Slot’s first season, crowned by a Premier League triumph, had seemed to justify the club’s decision to pivot from the Jurgen Klopp era with evolution rather than revolution. His tweaks to the pressing structure and possession play extracted more from the squad Klopp left behind and even coaxed a late flourish from Mohamed Salah. But the subsequent collapse, culminating in Liverpool’s lowest points total in a decade, shattered the illusion of steady progress.
Context offers mitigation but not absolution. The emotional shock of Diogo Jota’s death, the disruption of a lavish but disjointed recruitment drive, and the drawn-out Salah contract saga all weighed heavily. Big-money arrivals such as Alexander Isak and Florian Wirtz failed to replace the incision of Luis Diaz. Slot, though, never found convincing solutions. His public briefings, heavy on explanations about injuries, referees and scheduling, began to sound like a catalogue of excuses rather than a roadmap out of trouble.
Supporters, and increasingly players, sensed standards slipping. The football grew slower, more sterile, a long way from the “heavy metal” identity that had defined Liverpool at their peak.

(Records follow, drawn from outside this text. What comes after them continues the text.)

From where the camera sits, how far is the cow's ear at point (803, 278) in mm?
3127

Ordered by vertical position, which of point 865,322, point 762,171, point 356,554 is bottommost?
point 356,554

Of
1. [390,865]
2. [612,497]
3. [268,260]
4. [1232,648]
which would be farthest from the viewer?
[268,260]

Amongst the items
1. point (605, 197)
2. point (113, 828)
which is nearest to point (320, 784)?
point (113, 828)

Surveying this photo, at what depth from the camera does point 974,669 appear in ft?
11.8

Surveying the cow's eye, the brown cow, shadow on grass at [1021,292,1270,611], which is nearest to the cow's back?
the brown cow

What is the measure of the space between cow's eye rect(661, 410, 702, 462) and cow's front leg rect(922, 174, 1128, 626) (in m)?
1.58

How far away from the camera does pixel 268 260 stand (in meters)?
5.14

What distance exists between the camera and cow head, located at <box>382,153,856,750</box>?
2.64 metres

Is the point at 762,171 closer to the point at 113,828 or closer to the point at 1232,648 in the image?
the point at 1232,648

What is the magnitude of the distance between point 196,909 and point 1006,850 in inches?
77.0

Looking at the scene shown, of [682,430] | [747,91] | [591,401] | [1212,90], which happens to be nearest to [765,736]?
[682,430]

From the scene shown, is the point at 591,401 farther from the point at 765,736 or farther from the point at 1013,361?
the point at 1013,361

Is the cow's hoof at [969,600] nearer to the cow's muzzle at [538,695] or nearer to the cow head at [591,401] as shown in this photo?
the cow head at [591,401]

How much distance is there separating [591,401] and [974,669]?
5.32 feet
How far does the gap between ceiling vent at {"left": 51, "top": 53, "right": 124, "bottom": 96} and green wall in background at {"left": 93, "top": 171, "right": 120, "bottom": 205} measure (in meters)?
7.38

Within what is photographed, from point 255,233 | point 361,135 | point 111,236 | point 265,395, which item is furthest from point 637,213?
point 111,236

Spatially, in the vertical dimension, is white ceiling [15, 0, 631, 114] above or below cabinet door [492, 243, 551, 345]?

Salah’s pointed call for a return to that aggressive, front-foot style crystallised the mood. The club could not risk drifting into another season with a manager whose vision no longer aligned with Anfield’s expectations.
Enter Andoni Iraola, the bold, if hazardous, corrective. At Bournemouth, his teams have embodied the kind of intensity Liverpool fans crave. They press high, sprint relentlessly and attack with direct purpose. Statistical markers underline the fit: Bournemouth have led the league in sprints and direct attacks under Iraola, precisely the areas where Liverpool regressed under Slot.
Yet this is no risk-free appointment. Iraola has never managed a club with Liverpool’s profile or schedule. His high-octane style has been tested over 40-game seasons, not the 55-plus grind that comes with Champions League commitments and deep domestic runs. The question is whether his approach can survive, or be smartly adapted, under that strain.
Still, for Liverpool’s decision-makers, the calculation is clear. Returning to a more ferocious, proactive identity, even under a relatively unproven coach, feels less perilous than persisting with a model that had drained belief from the stands and the dressing room. Iraola represents risk. Allowing Slot to continue looked like stagnation.